CONSIGNE A: Exprimez en liste JSON de chaînes, une chaîne par ligne et sans les lignes vides, les lignes des rangées qui vont de celle contenant "Out of the options" jusqu'à la fin des rangées, bornes incluses.

EXTRAIT:
..........
La France et ses alliés (16 pays européens sur les 27 que compte l’Union européenne plus deux institutions européennes, le Canada, 8 pays africains non membres de Barkhane et Takuba et la Commission de l’Union Africaine) ont annoncé, ce jeudi, en marge du sommet Afrique-Europe à Bruxelles le retrait de notre pays de leurs opérations militaires, Barkhane et Takuba. Poussés dehors par les autorités maliennes et la rue qui demandait de plus en plus leur départ, la France et ses partenaires européens ont officialisé ce jeudi leur retrait militaire au terme de neuf ans de fiasco antidjihadiste, tout en affirmant vouloir rester engagés auprès des pays sahéliens et du golfe de Guinée.
La France, qui est militairement présente depuis 2013 dans notre pays, était intervenue pour enrayer la progression des groupes islamistes radicaux et aider l’État malien à se reconstituer. Pour y parvenir, la France a mis en place l’opération Serval qu’il recyclera en Barkhane en juin 2014. Malgré le déploiement de plus 5000 hommes au Sahel, dont la majorité au Mali, les djihadistes ne sont pas vaincus, le terrorisme explose hors des frontières du Mali et s’étend à toute la région. En proue aux représailles des moudjahidines, Paris annonce dès janvier 2020 son désir de plier bagage si les opinions africaines notamment maliennes ne taisent pas leurs frustrations quant à l’inefficacité des forces françaises. La rencontre de Pau est passée par là où les présidents du G5 Sahel ont été convoqués par Macron pour « clarifier leur position ».
..........
RANGÉES EXTRAITES:
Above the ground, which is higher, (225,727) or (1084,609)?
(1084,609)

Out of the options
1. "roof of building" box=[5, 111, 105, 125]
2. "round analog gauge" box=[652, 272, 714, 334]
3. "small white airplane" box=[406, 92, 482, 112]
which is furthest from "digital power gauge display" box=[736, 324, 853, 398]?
..........
CONSIGNE B:
D'après l'extrait sur le retrait de Barkhane et Takuba, répondez aux questions suivantes :
(i) Quand l'opération Serval a-t-elle été recyclée en Barkhane ?
(ii) Combien de pays africains non membres de Barkhane et Takuba comptent parmi les alliés de la France ?
(iii) Dans quelle ville Macron a-t-il convoqué les présidents du G5 Sahel ?

RÉPONSE COMPLÈTE A:
[
  "Out of the options",
  "1. \"roof of building\" box=[5, 111, 105, 125]",
  "2. \"round analog gauge\" box=[652, 272, 714, 334]",
  "3. \"small white airplane\" box=[406, 92, 482, 112]",
  "which is furthest from \"digital power gauge display\" box=[736, 324, 853, 398]?"
]

RÉPONSE COMPLÈTE B:
(i) En juin 2014.
(ii) Huit pays africains.
(iii) À Pau.